● **REQUIREMENT**: Copy all lines of the listing that include the string "typeof".

-.-.-

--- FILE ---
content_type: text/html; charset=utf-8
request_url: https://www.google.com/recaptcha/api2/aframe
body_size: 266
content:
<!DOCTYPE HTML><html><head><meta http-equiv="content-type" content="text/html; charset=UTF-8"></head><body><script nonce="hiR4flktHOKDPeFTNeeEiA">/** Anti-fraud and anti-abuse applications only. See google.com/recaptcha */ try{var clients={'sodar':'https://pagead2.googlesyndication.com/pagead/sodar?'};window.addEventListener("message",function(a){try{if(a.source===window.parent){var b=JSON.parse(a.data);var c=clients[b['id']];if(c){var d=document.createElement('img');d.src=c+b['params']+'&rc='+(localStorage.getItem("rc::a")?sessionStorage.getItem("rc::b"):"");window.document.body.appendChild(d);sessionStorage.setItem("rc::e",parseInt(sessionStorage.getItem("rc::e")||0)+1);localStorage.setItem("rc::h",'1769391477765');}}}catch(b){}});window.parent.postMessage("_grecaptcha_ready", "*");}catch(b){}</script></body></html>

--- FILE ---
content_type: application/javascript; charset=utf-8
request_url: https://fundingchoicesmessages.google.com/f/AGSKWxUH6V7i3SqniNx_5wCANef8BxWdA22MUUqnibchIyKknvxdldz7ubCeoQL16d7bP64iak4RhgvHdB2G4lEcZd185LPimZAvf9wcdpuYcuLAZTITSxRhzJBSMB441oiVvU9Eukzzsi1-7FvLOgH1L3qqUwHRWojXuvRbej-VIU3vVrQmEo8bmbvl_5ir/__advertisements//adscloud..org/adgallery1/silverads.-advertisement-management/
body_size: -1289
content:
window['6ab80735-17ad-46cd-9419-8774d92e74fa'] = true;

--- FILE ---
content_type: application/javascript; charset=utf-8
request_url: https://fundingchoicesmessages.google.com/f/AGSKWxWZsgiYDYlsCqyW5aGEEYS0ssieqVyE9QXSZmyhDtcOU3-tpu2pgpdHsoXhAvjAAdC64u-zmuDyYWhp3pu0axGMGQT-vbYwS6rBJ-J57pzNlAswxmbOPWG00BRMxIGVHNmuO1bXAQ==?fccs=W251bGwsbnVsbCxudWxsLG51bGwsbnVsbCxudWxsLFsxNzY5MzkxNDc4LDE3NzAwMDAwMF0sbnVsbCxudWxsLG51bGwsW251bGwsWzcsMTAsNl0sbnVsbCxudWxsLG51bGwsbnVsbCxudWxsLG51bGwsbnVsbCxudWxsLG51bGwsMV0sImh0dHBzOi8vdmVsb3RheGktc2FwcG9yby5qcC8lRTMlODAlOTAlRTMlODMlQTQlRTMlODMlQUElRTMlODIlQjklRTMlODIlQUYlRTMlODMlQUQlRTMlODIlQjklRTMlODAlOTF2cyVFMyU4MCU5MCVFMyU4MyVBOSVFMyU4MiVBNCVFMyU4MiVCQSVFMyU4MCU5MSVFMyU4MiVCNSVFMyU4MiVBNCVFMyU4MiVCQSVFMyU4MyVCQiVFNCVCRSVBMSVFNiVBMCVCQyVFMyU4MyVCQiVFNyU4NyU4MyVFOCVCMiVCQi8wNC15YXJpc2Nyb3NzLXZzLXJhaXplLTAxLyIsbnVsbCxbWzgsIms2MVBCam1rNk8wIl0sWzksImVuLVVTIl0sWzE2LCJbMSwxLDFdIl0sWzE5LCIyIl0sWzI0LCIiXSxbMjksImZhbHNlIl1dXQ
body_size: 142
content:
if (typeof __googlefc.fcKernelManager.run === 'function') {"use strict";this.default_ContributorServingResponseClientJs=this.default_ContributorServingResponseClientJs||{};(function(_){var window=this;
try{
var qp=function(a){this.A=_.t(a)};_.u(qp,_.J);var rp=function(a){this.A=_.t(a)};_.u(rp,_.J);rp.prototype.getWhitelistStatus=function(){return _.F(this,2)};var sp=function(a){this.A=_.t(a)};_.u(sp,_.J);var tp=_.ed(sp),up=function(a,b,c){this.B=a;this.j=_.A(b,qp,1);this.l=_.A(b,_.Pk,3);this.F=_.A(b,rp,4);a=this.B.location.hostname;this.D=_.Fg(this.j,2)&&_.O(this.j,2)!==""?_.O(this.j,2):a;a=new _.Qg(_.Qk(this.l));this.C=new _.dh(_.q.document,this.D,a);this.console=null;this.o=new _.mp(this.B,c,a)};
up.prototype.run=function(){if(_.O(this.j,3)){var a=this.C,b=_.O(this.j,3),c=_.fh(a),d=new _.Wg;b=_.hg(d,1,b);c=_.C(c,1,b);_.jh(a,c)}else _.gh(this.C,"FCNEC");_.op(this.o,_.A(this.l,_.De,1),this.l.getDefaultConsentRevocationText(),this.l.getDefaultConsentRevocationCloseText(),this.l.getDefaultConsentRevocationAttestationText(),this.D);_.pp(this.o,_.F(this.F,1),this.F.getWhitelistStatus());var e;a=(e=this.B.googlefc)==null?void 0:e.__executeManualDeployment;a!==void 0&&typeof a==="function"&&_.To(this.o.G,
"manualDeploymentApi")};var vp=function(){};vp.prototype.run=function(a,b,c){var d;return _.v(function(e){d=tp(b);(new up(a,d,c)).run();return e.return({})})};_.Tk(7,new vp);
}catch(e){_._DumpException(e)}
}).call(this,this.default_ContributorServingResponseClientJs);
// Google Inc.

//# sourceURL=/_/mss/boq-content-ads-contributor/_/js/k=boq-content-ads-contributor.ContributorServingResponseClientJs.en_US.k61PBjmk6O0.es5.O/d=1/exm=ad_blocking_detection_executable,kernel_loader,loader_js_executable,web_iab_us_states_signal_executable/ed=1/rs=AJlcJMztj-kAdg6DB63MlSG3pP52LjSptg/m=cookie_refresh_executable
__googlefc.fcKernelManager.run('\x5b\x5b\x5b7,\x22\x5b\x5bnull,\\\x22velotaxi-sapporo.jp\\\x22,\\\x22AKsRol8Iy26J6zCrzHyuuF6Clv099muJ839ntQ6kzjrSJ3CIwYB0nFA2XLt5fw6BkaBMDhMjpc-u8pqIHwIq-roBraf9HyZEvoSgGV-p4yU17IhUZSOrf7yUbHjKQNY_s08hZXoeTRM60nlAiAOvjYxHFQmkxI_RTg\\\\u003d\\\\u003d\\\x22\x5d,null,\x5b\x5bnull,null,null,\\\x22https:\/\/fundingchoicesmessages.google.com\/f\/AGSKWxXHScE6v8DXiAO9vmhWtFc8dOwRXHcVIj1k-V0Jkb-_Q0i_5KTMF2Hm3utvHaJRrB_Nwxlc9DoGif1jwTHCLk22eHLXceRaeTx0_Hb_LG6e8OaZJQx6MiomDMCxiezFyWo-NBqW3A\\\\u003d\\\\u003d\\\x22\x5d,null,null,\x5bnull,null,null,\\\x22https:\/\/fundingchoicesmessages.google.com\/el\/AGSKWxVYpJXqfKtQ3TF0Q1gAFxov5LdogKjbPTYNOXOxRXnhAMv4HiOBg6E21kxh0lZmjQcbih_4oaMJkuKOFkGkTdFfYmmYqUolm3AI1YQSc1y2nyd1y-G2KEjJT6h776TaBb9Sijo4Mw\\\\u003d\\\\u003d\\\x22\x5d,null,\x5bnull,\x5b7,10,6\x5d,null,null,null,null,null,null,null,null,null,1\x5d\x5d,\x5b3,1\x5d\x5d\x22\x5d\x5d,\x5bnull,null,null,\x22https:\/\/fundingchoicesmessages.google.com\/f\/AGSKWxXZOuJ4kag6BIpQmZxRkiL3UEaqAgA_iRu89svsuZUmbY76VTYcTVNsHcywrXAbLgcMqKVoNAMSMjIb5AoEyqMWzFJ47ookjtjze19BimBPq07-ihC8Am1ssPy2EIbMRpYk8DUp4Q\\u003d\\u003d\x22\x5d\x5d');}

-.-.-

● **TASK RESPONSE**:
if (typeof __googlefc.fcKernelManager.run === 'function') {"use strict";this.default_ContributorServingResponseClientJs=this.default_ContributorServingResponseClientJs||{};(function(_){var window=this;
up.prototype.run=function(){if(_.O(this.j,3)){var a=this.C,b=_.O(this.j,3),c=_.fh(a),d=new _.Wg;b=_.hg(d,1,b);c=_.C(c,1,b);_.jh(a,c)}else _.gh(this.C,"FCNEC");_.op(this.o,_.A(this.l,_.De,1),this.l.getDefaultConsentRevocationText(),this.l.getDefaultConsentRevocationCloseText(),this.l.getDefaultConsentRevocationAttestationText(),this.D);_.pp(this.o,_.F(this.F,1),this.F.getWhitelistStatus());var e;a=(e=this.B.googlefc)==null?void 0:e.__executeManualDeployment;a!==void 0&&typeof a==="function"&&_.To(this.o.G,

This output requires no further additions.